You can also import and use the parser directly in your Python projects.

Install the package:

pip install poste_italiane_parser

Use it in your script:

from poste_italiane_parser import PosteItalianeParser

file_path = "path/to/your/statement.pdf"

try:
    data = PosteItalianeParser(file_path)
    # Print some of the extracted data
    print(f"Document Type: {data['document_type']}")
    print(f"Holder: {data['holder']}")
    print(f"Final Balance: {data['final_balance']}")

except ValueError as e:
    print(f"Error: {e}")
except FileNotFoundError:
    print(f"Error: The file was not found at {file_path}")

Output Format

The result of parsing

  {
    "generated_at": "string | null",
    "document_type": "ESTRATTO_CONTO | LISTA_MOVIMENTI | RENDICONTO",
    "currency": "string",
    "initial_balance": "float | null",
    "final_balance": "float | null",
    "iban": "string | null",
    "holder": "string",
    "card_number": "string | null",
    "account_number": "string | null",
    "period": {
        "start_date": "string",
        "end_date": "string"
    },
    "customer": {
        "name": "string",
        "street": "string | null",
        "city": "string | null",
    },
    "transactions": [
        {
            "accounting_date": "string",
            "value_date": "string",
            "description": "string",
            "debits": "float",
            "credits": "float",
            "value": "float"
        }[]
    ]
}

Note: Dates are formatted as YYYY-MM-DD HH:MM:SS, and all monetary values are floats.

Testing

This repository does not include test PDFs to avoid committing sensitive personal data. Instead, tests are designed to run against result files.

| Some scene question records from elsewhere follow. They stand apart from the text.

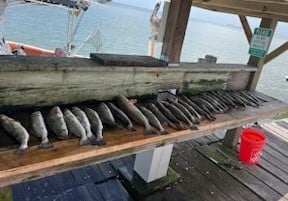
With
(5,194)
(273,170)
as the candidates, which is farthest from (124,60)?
(273,170)

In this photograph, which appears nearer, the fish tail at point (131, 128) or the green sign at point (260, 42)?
the fish tail at point (131, 128)

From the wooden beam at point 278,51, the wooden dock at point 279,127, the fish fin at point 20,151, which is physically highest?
the wooden beam at point 278,51

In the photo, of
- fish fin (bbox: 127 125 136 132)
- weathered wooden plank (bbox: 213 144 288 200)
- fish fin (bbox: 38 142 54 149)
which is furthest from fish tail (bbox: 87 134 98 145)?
weathered wooden plank (bbox: 213 144 288 200)

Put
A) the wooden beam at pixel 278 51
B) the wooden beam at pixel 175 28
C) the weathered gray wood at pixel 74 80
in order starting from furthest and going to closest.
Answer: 1. the wooden beam at pixel 278 51
2. the wooden beam at pixel 175 28
3. the weathered gray wood at pixel 74 80

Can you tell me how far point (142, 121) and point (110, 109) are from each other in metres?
0.33

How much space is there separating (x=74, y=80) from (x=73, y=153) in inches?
36.7

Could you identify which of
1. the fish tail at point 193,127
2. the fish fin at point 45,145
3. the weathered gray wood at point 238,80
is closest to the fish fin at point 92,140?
the fish fin at point 45,145

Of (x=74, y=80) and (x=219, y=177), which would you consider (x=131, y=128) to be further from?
(x=219, y=177)

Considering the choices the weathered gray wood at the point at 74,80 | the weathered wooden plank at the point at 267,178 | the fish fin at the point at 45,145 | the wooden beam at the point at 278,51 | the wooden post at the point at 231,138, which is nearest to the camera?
the fish fin at the point at 45,145

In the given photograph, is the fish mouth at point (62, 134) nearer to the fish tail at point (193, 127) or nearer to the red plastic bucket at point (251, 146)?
the fish tail at point (193, 127)

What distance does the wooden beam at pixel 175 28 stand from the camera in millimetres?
3164

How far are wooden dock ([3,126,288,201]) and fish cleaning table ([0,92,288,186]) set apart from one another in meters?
1.31

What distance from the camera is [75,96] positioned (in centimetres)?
279

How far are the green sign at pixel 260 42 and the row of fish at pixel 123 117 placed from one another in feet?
3.84
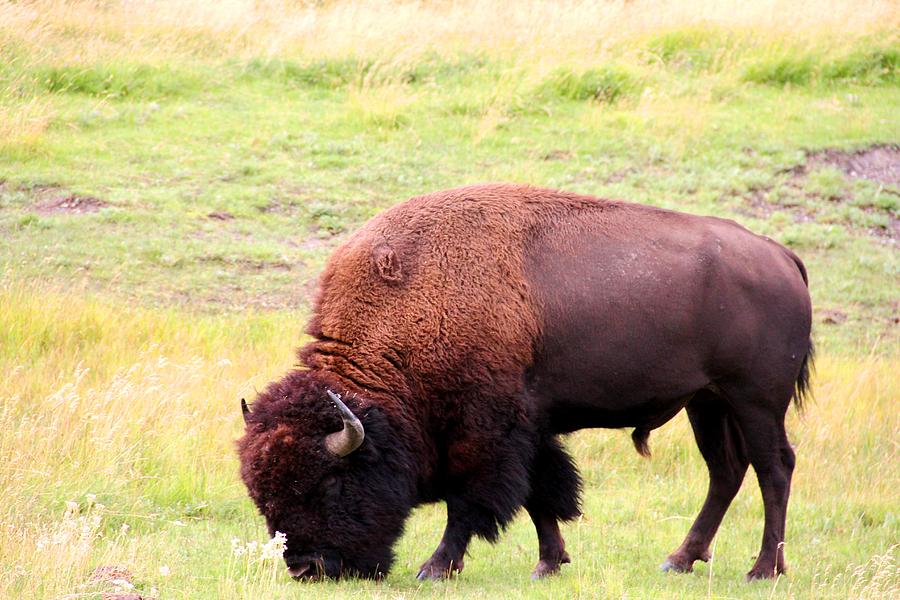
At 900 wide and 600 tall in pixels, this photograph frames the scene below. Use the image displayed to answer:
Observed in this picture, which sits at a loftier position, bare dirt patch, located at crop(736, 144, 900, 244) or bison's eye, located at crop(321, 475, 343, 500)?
bison's eye, located at crop(321, 475, 343, 500)

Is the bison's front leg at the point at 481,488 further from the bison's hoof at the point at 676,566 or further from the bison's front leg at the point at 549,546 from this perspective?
the bison's hoof at the point at 676,566

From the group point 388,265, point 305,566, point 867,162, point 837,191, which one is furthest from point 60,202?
point 867,162

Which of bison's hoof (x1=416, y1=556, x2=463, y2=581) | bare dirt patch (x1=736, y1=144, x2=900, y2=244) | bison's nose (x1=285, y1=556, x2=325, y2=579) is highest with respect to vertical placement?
bison's nose (x1=285, y1=556, x2=325, y2=579)

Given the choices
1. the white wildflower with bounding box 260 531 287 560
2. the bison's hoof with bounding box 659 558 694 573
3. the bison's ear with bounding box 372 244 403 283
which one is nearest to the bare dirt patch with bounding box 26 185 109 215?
the bison's ear with bounding box 372 244 403 283

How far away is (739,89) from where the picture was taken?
1781cm

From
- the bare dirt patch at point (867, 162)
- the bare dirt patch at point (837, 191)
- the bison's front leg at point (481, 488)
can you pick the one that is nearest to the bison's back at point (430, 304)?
the bison's front leg at point (481, 488)

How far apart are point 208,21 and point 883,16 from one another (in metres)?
11.6

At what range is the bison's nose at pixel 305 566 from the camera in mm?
5910

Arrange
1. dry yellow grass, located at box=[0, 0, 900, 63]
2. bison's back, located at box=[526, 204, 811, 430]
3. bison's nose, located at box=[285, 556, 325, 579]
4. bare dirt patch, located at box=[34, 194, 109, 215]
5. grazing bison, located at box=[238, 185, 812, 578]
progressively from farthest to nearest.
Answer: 1. dry yellow grass, located at box=[0, 0, 900, 63]
2. bare dirt patch, located at box=[34, 194, 109, 215]
3. bison's back, located at box=[526, 204, 811, 430]
4. grazing bison, located at box=[238, 185, 812, 578]
5. bison's nose, located at box=[285, 556, 325, 579]

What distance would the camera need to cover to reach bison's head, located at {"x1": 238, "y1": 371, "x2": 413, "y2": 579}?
592 cm

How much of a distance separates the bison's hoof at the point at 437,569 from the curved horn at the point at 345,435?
34.7 inches

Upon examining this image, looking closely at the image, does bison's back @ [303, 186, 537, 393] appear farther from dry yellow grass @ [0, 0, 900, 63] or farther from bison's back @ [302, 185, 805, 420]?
dry yellow grass @ [0, 0, 900, 63]

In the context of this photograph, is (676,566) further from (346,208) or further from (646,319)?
(346,208)

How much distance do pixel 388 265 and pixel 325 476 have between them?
1.24m
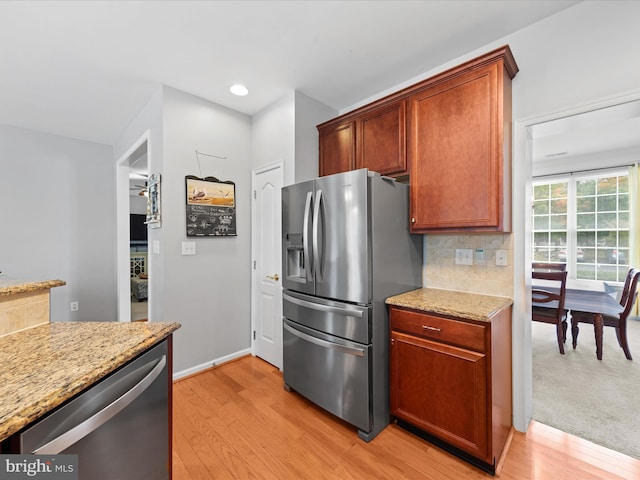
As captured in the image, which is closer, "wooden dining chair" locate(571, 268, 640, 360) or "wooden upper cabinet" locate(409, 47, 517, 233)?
"wooden upper cabinet" locate(409, 47, 517, 233)

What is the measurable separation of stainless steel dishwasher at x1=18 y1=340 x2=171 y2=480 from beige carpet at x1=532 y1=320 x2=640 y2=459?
2437 millimetres

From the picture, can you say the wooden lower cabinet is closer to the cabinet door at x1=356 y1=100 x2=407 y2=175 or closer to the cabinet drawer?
the cabinet drawer

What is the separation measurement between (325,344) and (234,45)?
7.44 ft

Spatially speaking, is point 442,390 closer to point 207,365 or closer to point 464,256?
point 464,256

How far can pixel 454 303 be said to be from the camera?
6.05 feet

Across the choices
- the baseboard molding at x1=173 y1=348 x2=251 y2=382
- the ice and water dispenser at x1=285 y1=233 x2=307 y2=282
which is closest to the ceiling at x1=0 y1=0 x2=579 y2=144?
the ice and water dispenser at x1=285 y1=233 x2=307 y2=282

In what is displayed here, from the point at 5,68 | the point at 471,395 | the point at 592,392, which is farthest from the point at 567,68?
the point at 5,68

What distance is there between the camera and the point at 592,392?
7.79 feet

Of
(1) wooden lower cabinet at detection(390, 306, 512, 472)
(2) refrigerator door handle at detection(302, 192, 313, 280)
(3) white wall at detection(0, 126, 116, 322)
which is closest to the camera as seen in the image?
(1) wooden lower cabinet at detection(390, 306, 512, 472)

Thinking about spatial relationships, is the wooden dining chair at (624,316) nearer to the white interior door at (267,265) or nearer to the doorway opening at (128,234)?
the white interior door at (267,265)

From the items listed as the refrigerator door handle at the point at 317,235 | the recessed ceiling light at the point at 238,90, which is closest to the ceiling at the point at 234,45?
the recessed ceiling light at the point at 238,90

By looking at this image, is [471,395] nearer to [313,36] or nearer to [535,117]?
[535,117]

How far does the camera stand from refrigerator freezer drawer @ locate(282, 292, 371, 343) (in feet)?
6.20

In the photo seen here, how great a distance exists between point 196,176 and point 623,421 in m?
3.89
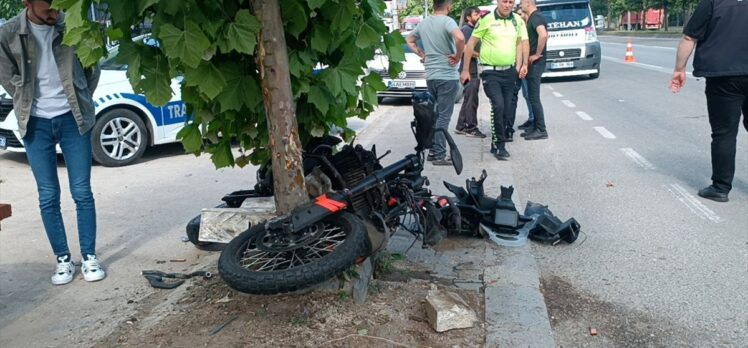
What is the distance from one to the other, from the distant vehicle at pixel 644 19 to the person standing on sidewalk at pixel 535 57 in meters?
64.9

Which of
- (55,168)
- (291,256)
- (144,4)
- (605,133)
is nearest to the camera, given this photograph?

To run the test suite, you must first create a [my-test-name].test.json file for each test case. This file is json formatted and should contain the expected output structure. Here is an example of how to structure your test result file:

{
	"path": "tests/xxx.pdf",
	"currency": "EURO",
	"generated_at": "xxx",
	"account_number": "xxxx",
	"period_start_date": "xxx",
	"period_end_date": "xxx",
	"holder": "xxx xxx",
	"customer_name": "xxx xxx",
	"customer_street": "xxx",
	"customer_city": "xxx",
	"initial_balance": 0,
	"final_balance": 0,
	"card_number": "",
	"iban": "xxxx",
	"transactions": [
		{
			"accounting_date": "xxx",
			"value_date": "xxx",
			"description": "xxx",
			"credits": 0,
			"debits": 0
		}
	]
}

For the transactions, you can include all expected ones or just a subset.

Once your test result files are set up, run the tests with the verbose flag:

python -m unittest tests/test_PosteItalianeParser.py -v

Contributing

Contributions are welcome. Please feel free to submit a pull request or open an issue for bugs, feature requests, or improvements.

License

This project is licensed under the MIT License. See the LICENSE file for details.